Like the term “mucocele,” some authors discourage using the term pseudomyxoma peritonei, with the pretext that it is a morphologic rather than an accurate pathologic term . Our opinion is on the contrary for the same reasons given before to retain the term “mucocele” in common use. The management of pseudomyxoma peritonei entails cytoreductive surgery as well as chemotherapy. During surgery, peritonectomy, which is a complex and lengthy procedure, taking an average of 10 hours, is performed. It is combined with intraperitoneal and, recently, intraoperative intraperitoneal heated chemotherapy [11, 12]. Both procedures have high morbidity and mortality rates, and, for this reason, centralization of the management to few centres has been called for. This aims to deepen the experience with a rarely encountered disease and thus improve the outcome of therapy. In this series, two cases of pseudomyxoma peritonei associated with cystadenocarcinoma of the appendix were encountered. The first case received right hemicolectomy, from which she convalesced. Unfortunately, five weeks after surgery, she developed inferior myocardial infarct with left ventricular extension. Therefore, no further oncologic referral was done.
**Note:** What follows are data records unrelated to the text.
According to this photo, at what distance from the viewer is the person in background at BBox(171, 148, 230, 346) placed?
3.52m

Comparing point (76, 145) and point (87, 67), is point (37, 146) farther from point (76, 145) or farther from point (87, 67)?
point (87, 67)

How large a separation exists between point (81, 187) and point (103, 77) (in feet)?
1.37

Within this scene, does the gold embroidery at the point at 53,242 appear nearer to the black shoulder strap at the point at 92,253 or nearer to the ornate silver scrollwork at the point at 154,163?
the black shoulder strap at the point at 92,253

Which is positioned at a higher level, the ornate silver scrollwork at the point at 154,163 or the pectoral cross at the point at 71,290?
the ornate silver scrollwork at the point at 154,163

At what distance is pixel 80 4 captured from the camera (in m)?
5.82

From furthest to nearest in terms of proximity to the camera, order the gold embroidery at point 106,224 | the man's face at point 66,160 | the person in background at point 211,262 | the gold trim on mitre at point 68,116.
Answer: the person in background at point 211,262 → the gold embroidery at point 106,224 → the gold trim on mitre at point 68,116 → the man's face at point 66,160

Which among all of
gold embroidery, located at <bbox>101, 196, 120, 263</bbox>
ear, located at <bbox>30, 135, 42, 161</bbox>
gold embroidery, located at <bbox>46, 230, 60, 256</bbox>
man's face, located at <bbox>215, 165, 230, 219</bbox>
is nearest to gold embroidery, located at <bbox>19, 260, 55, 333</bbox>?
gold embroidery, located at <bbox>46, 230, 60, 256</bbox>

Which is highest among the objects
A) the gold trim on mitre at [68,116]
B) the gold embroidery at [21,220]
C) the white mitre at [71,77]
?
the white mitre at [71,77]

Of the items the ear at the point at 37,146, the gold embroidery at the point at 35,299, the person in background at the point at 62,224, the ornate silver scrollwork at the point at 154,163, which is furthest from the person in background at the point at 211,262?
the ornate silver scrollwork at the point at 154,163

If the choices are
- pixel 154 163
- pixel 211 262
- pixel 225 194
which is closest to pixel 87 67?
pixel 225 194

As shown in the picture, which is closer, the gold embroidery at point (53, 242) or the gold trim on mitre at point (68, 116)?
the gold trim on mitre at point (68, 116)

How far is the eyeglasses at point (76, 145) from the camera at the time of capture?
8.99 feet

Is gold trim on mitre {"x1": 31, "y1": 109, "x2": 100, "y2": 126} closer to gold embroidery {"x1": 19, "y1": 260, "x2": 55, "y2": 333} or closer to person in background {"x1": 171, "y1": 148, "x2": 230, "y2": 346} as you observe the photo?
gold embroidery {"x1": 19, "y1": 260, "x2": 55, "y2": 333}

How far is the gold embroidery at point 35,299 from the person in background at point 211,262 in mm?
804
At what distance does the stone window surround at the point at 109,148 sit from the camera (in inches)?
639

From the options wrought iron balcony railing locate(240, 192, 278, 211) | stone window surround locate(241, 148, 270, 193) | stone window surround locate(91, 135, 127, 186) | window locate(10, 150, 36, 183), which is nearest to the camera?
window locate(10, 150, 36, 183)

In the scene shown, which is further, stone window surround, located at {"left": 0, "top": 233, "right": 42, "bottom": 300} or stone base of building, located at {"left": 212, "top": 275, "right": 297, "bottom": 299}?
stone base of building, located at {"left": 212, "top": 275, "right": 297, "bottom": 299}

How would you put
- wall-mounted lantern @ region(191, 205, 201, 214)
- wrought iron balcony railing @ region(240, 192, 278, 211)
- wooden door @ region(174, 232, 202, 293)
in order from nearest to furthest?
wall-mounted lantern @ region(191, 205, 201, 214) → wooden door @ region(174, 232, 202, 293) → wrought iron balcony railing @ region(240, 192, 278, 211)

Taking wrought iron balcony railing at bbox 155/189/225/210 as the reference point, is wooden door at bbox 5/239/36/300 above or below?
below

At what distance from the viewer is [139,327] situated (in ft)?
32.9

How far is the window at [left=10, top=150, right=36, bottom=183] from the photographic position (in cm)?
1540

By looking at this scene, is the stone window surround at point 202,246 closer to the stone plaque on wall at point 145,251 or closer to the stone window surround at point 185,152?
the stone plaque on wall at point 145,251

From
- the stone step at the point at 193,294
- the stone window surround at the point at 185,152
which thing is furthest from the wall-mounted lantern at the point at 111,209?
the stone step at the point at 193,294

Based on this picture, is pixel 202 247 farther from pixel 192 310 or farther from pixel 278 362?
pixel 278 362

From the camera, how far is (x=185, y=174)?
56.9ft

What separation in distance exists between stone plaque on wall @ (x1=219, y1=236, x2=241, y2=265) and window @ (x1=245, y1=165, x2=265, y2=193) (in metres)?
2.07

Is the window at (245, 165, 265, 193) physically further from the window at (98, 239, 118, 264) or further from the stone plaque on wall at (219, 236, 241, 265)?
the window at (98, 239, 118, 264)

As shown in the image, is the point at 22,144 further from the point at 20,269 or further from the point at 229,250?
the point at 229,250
The second patient was admitted for cholecystectomy, and mucocele of the appendix with pseudomyxoma peritonei was found. Laparoscopic appendectomy and peritoneal biopsy were done and the patient was referred to the oncologist for subsequent management.
Mucocele of the appendix should be considered in the differential diagnosis of cystic lesions in the right lower abdomen. Owing to its rarity, it continues to intrigue the surgeon as well as the radiologist and pathologist alike. For mucinous cystadenocarcinoma, right hemicolectomy is usually needed, whereas for hyperplasia and cystadenoma, appendectomy usually suffices if the resection margins are free. For mucinous tumours of uncertain malignant potential and low grade mucinous tumours as well as pseudomyxoma peritonei, the decision is not as simple. As for laparoscopic surgery, no solid proof exists with or against its safety. Although not yet standardized, perioperative colonoscopy and regular follow-up to detect early recurrences should probably be part of the management plan.
Conflict of Interests
The authors declare that there is no conflict of interests regarding the publication of this paper.